Throughout Anthony Black’s When it Rains, I tried to pick a favorite character. I do not think that you have to like a character to respect his or her actions, words, or intentions. I just kind of like to have someone to root for, if only to get me through dry, boring, or too-long scenes.

Spoiler: I couldn’t pick a favorite character. In fact, I couldn’t even sort of kind of root for someone, no matter his or her plight — and some of these plights are rough. No, instead, I was left wondering how Black could envision such people, and who he could have possibly met in his life to inspire such annoying men and women as Alan, Sybil, Anna, and Louis. Each time one took the stage I wondered if they had an unspoken rule to see who could be more insufferable.

Alan (played by Black) is an actuary who works with numbers all day and is obsessed with probabilities. Let me repeat: He is obsessed with probabilities. A few lines acknowledging this fact would have sufficed — oh, yeah, Alan is realistic and doesn’t believe in God, etc., etc. — but Black likes to heavy-hand the shit out of this theme, rendering Alan completely obnoxious, and, even worse, heartless, especially in moments when we really need him to have a heart.

Alan’s wife Sybil (Francine Deschepper) is pregnant and not much else. I probably could have liked Sybil if Black allowed her character to develop. Instead Sybil is the mouth-piece for “what are the chances of this?” and Alan is the guy who tells you those chances. I don’t want to give away what tragedies befall Sybil, but they are pretty bad. The stark contrast of human emotions and words projected on a screen (the entire set is projected on to a wall, with two chairs and a few other props comprising the range of physical objects that appear) is, at times, effective. The stage goes black, Sybil disappears, and words tells us what is happening to her. I joined in the audible, “oh no,” of the crowd. But then the moment passed.
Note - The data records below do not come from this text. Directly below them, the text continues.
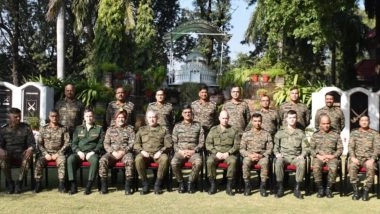 World News | Russian Delegation Visits India to Strengthen Defence Cooperation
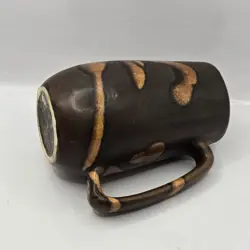 LARGE BROWN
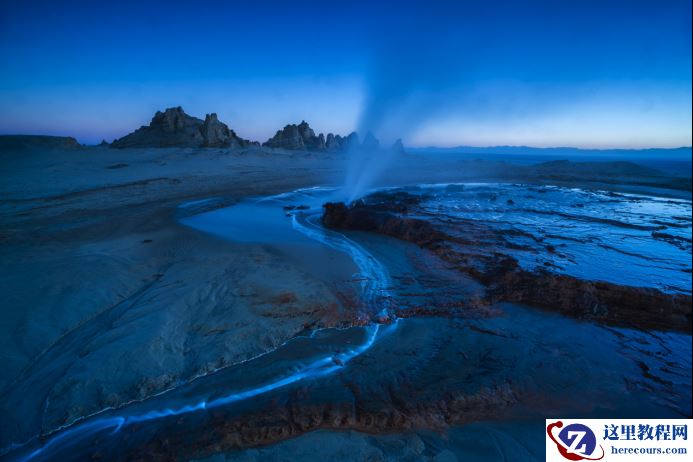 索尼G大师看世界｜荒野尽头的俄博梁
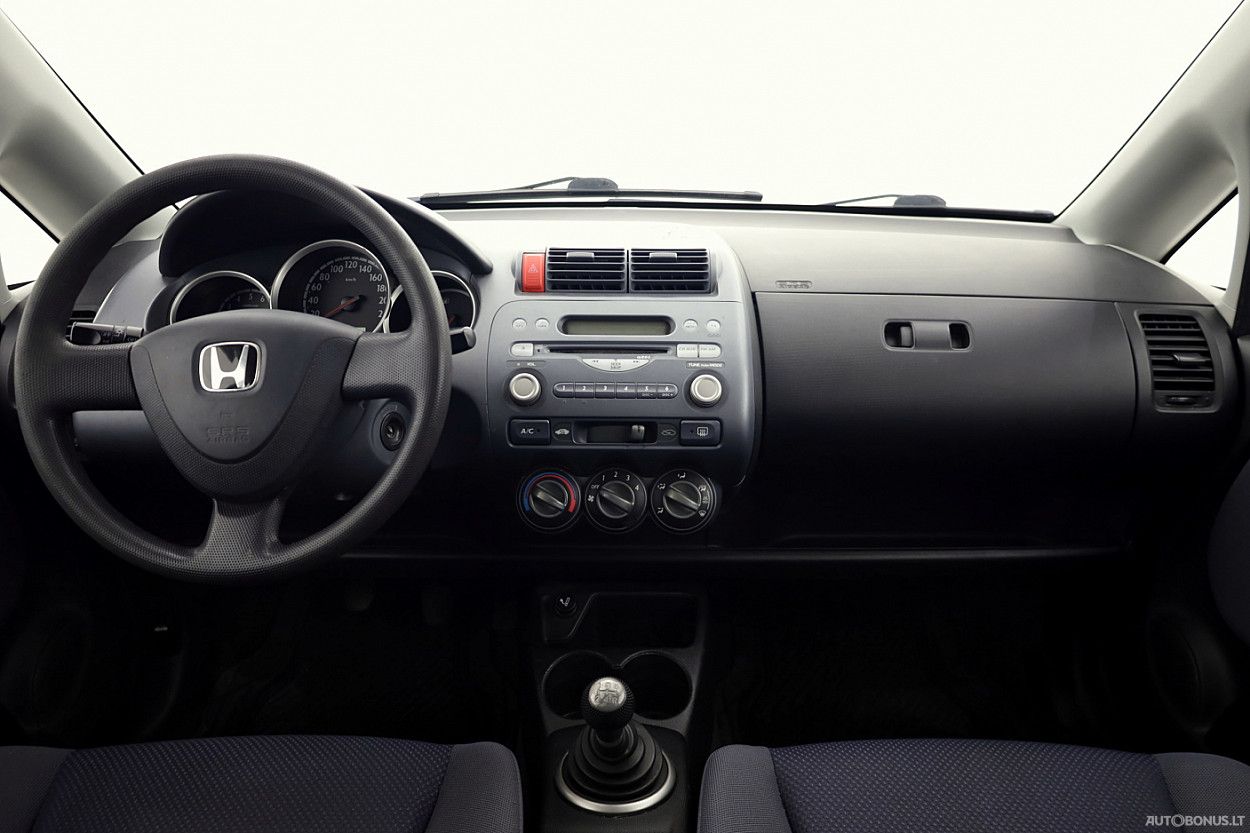 Honda Jazz | 4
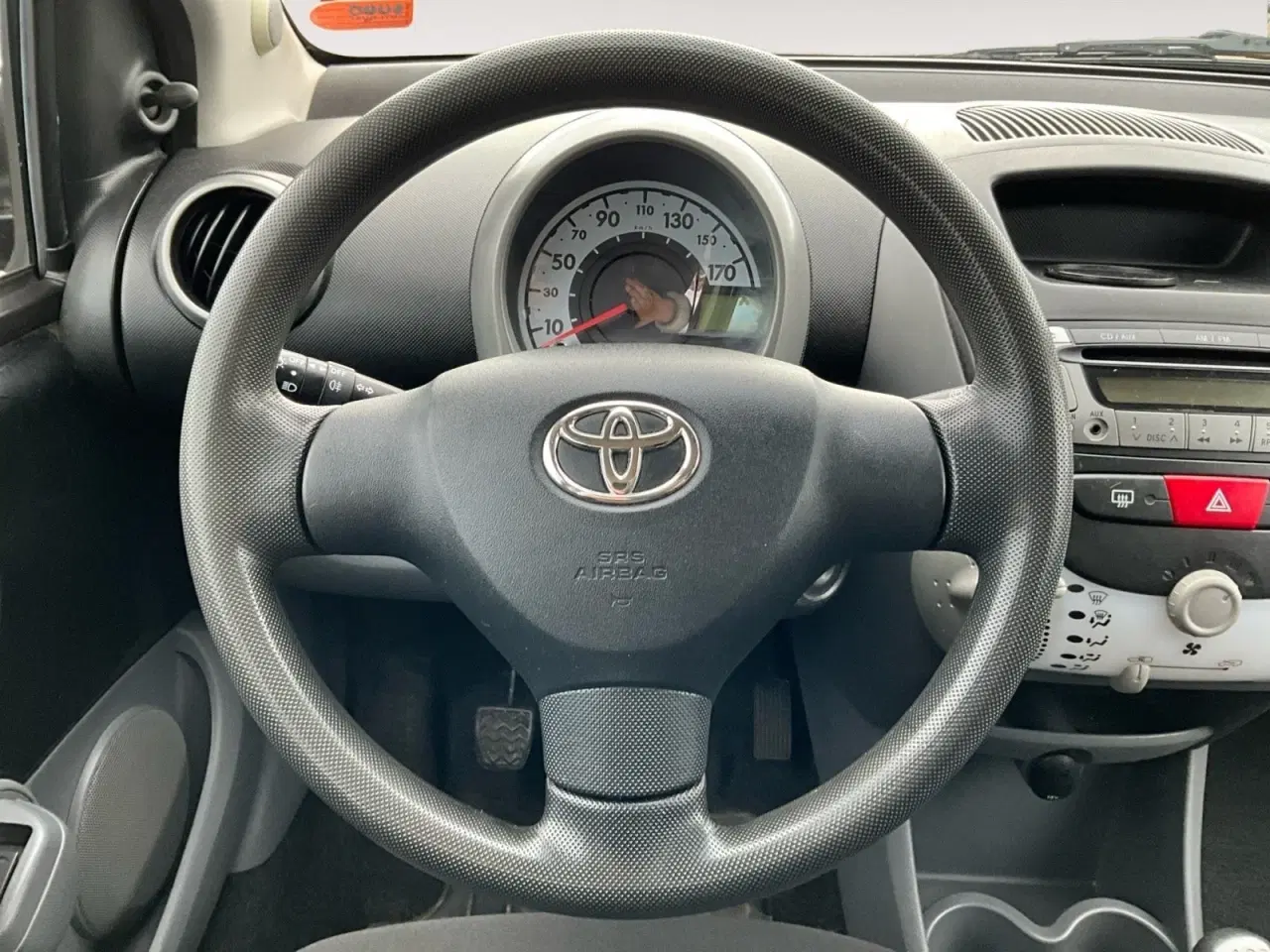 Billede 9 - Toyota Aygo 1,0 Air+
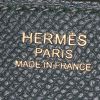 Bolso de mano Hermès  Birkin 30 cm en cuero epsom verde pino - Detail D3 thumbnail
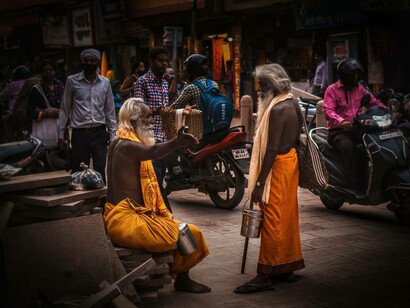 Passanti, Jaipur, India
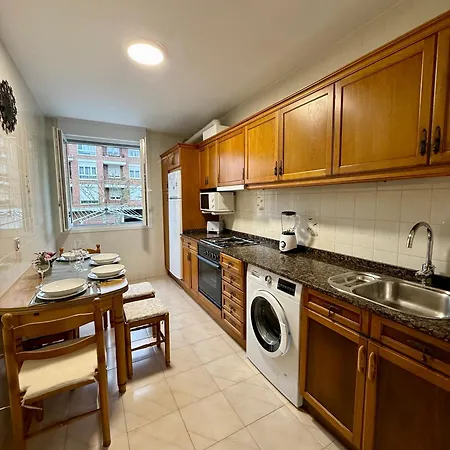 Piso Familiar * Сан-Висенте-де-ла-Баркера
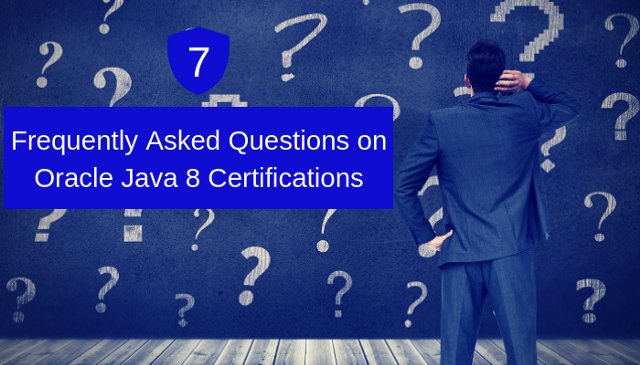 db_exam's tweet image. Top 7 FAQs on #Oracle #Java_8 #Certifications.
medium.com/@oraclestudy/t…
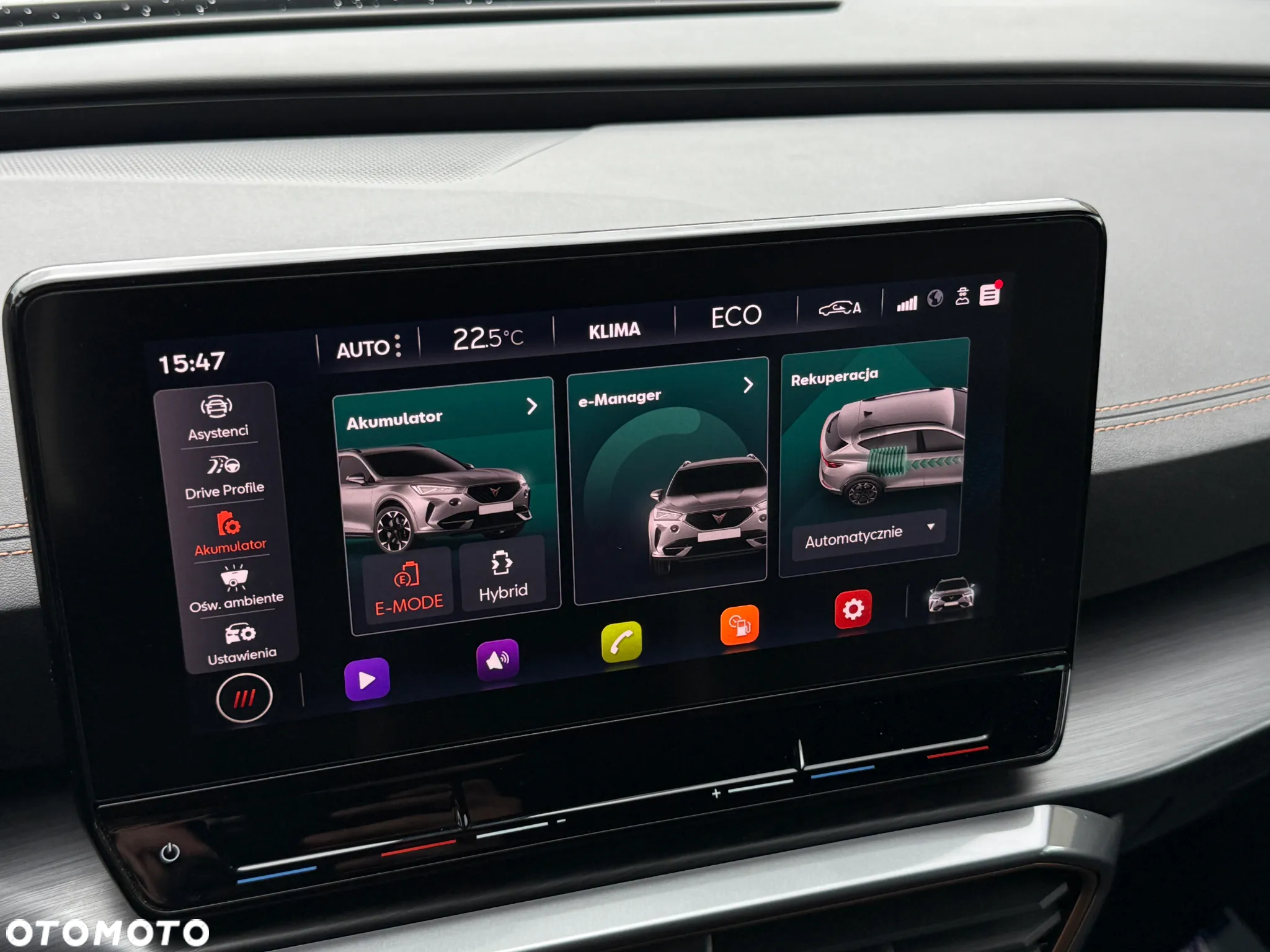 Cupra Formentor 1.4 e-Hybrid DSG - 22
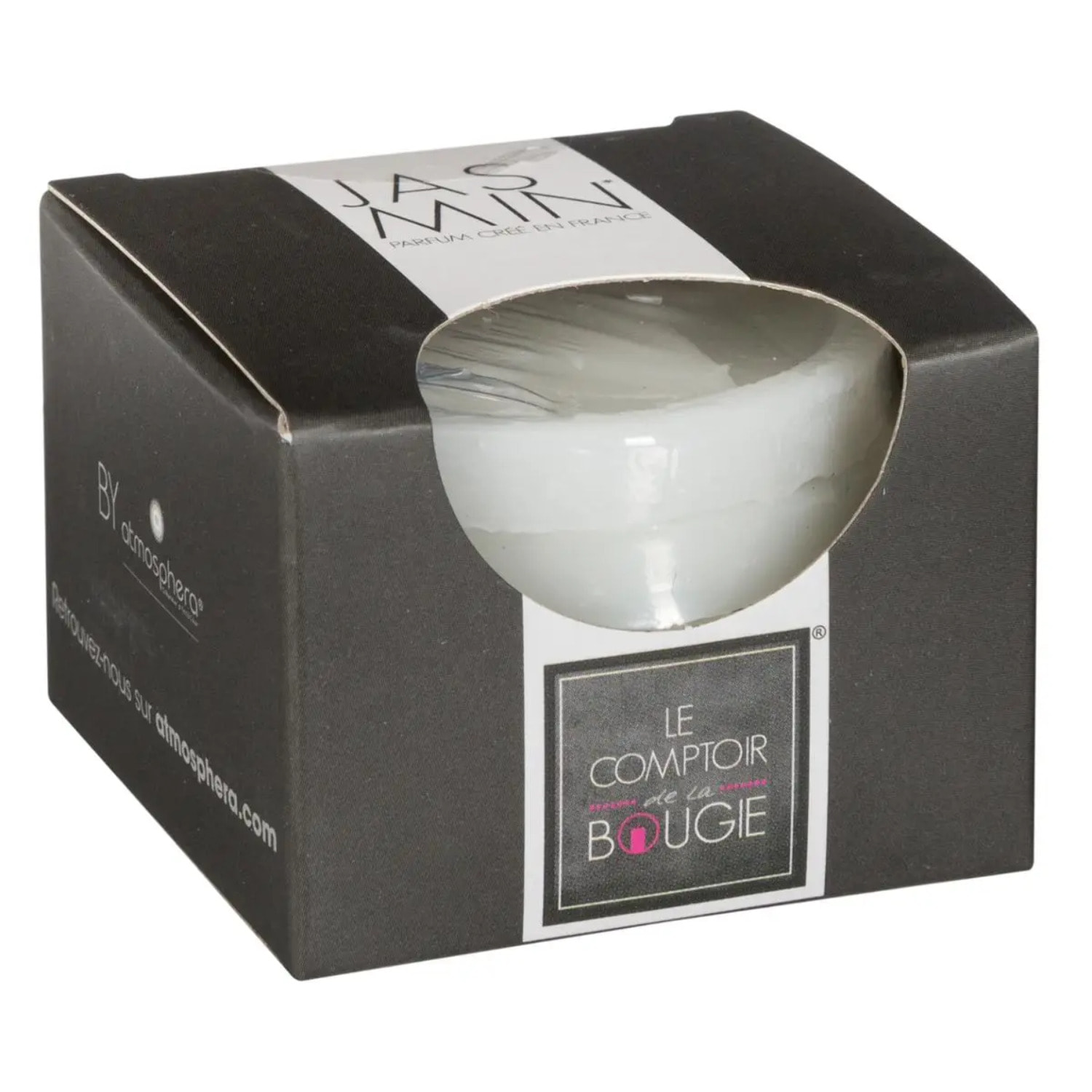 Cire parfumée - jasmin - 45g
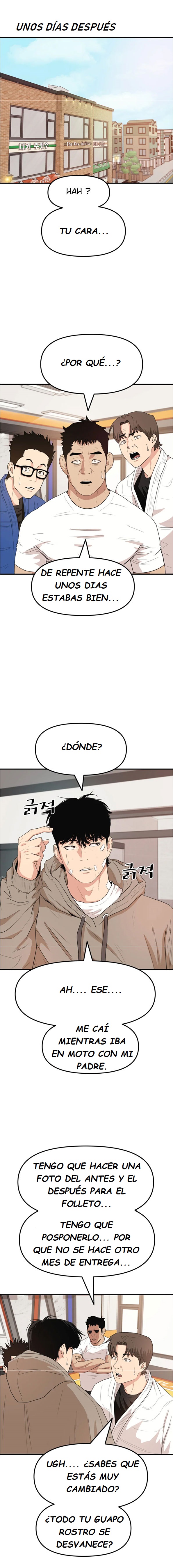 Read GUARDIA es Manga Online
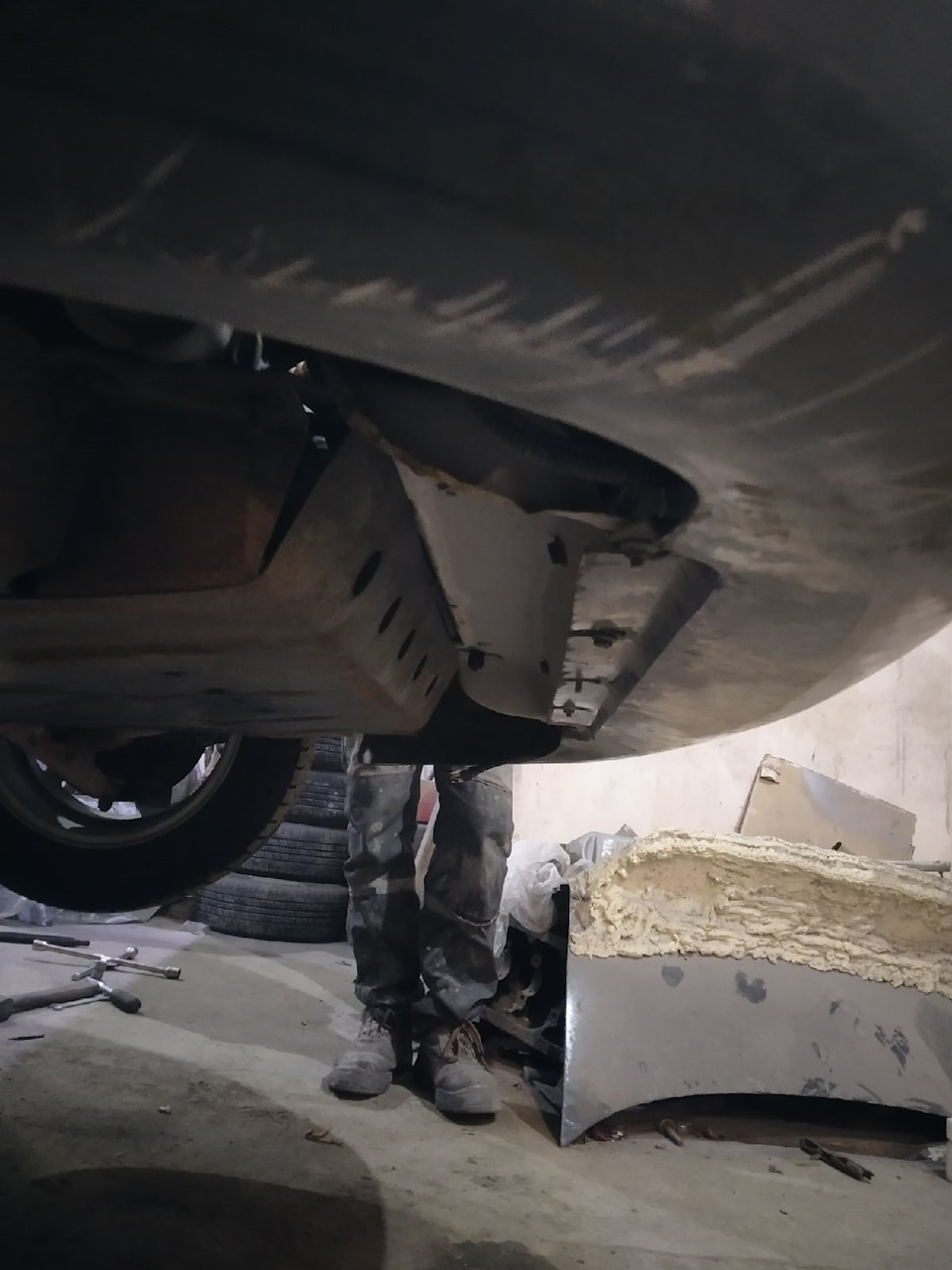 Фото в бортжурнале Lada 21102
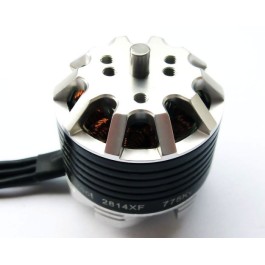 Moteur Brushless 2814XF 775kv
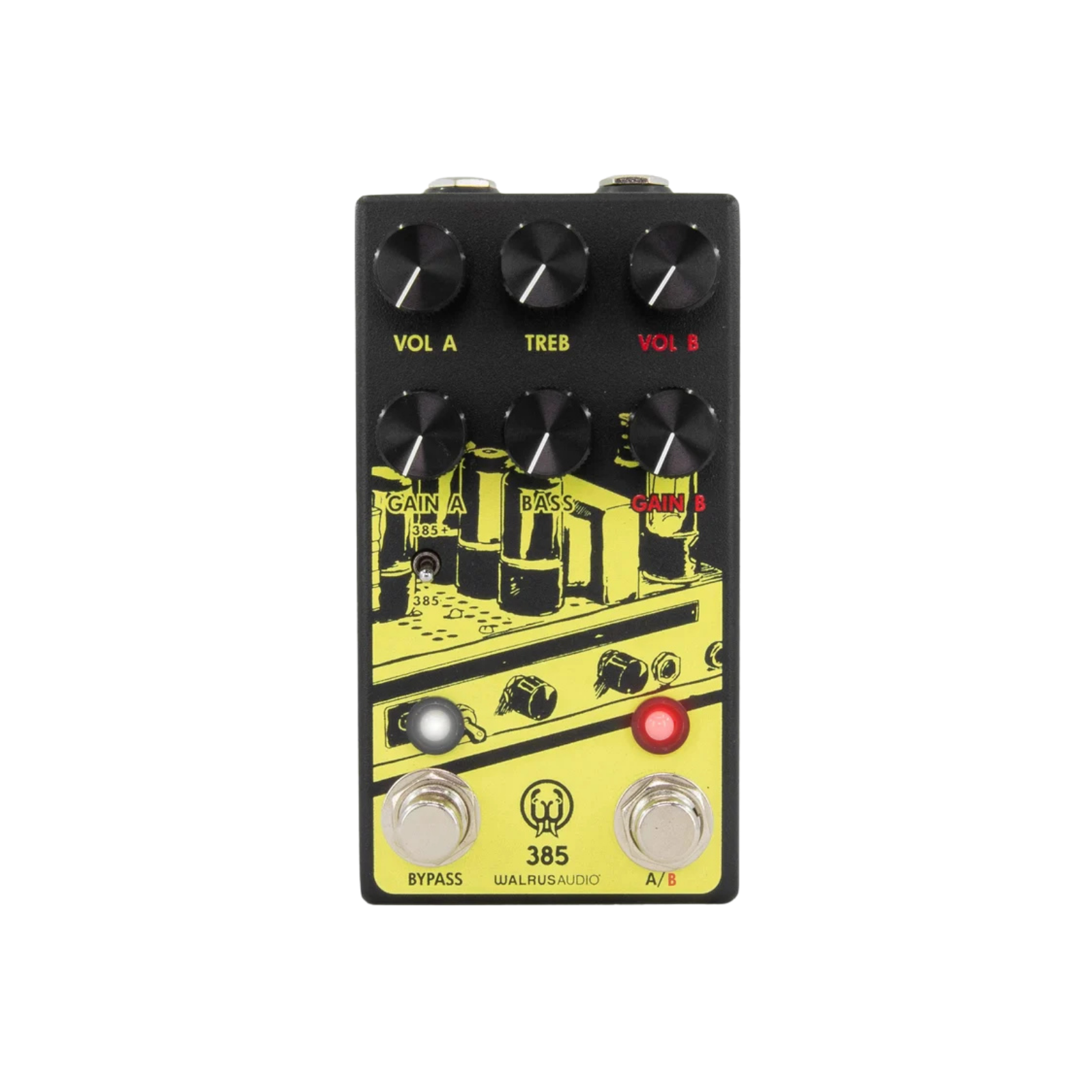 Walrus Audio 385 Overdrive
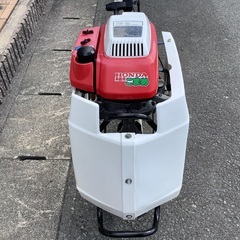 お茶農家さん必見‼️ホンダF210・茶園こまめ・耕運機・管理機・農業機械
Dark comedies, I think, are supposed to be funny. I laughed maybe one or two times throughout the show. I heard laughter around me. Maybe I need a better sense of humor.

Louis (Pierre Simpson) and his wife Anna (Samantha Wilson) are comic relief compared to the struggles of Alan and Sybil. Anna is Alan’s sister, which I suppose matters if you wonder how these people know each other, but doesn’t hold much significance since the two treat each other like casual acquaintances. Anna is terrible. She is annoying, unlikable, and maybe even an idiot. Louis is a French philosophy professor who lives on the street for two weeks after Anna kicks him out. He speaks French sometimes, with English words projected on the screen. I took French for seven years, and while I wasn’t any good at it, I can get the gist of what someone is saying. That’s sort of how voice intonation and emotions work. So, the English words were weird and kept me at arm’s length from Louis. I would have liked him better if I didn’t know what he was saying.

Despite the fact that I disliked (and at times, loathed) the various characters, I enjoyed the play. It moved along quickly enough that I was never bored. I cared about what happened next because I liked the aesthetics of the screen projector and the sound effects.

I never gave up hope that the play would have a little heart. It almost does: Sybil and Louis come together in their darkest moments, and we don’t mind if they’re about to cheat on their significant others because, frankly, they need a little love. They walk slowly towards one another, appearing vulnerable, sad, and earnest. And then Sybil screams, pushing Louis away, telling him that he smells bad. This is not funny, not dark, and not even something in between — it’s just a shallow attempt at a laugh.

We do get to see Louis in all of his glory — I’m talkin’ full frontal. I don’t have much to say about that, but I figured it was worth mentioning.

Does Black want us to accept that our world is bleak and that bad things happen to good people (good, in this case, would be a stretch) and that we should all just settle into our lives, hunkering down into mediocre existences? No, I don’t think so. I think he wants us to see beyond the scope of his play. There’s a message somewhere in When it Rains, and it’s more than “it pours.” Unfortunately whatever that message was, it was lost on me. I hope, for the sake of hoping, that someone else can find it.